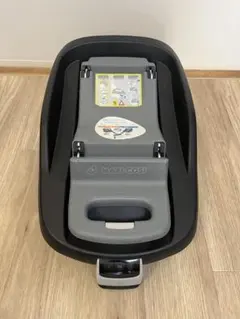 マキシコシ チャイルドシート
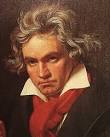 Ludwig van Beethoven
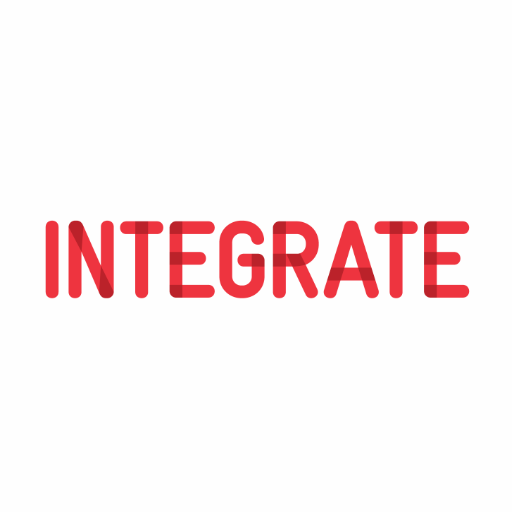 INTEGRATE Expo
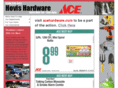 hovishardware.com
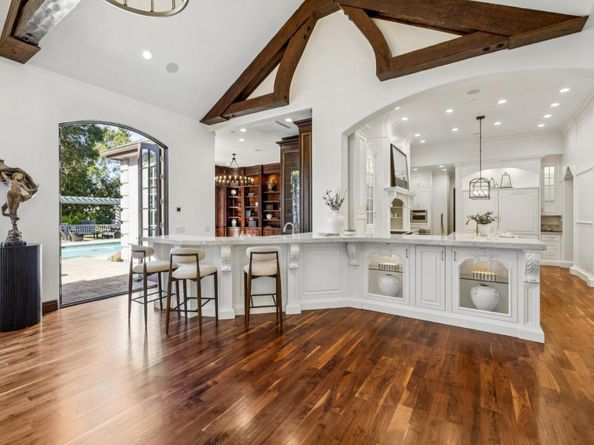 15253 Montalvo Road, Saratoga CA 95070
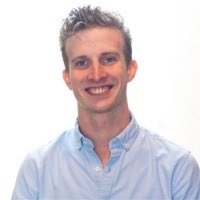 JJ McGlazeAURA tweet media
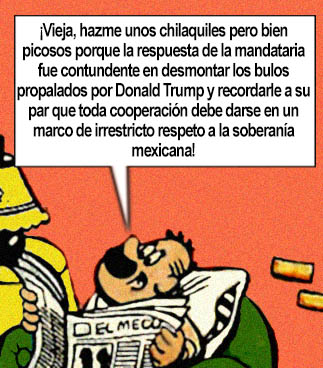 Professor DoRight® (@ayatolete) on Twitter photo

--- --- ---

- **Problem**: Change "Twitter" to "X" in the data above and reproduce every line with nothing else altered. Omit the pictures.

- **Response area**:
 マキシコシ チャイルドシート
 Ludwig van Beethoven
 INTEGRATE Expo
 hovishardware.com
 15253 Montalvo Road, Saratoga CA 95070
 JJ McGlazeAURA tweet media
 Professor DoRight® (@ayatolete) on X photo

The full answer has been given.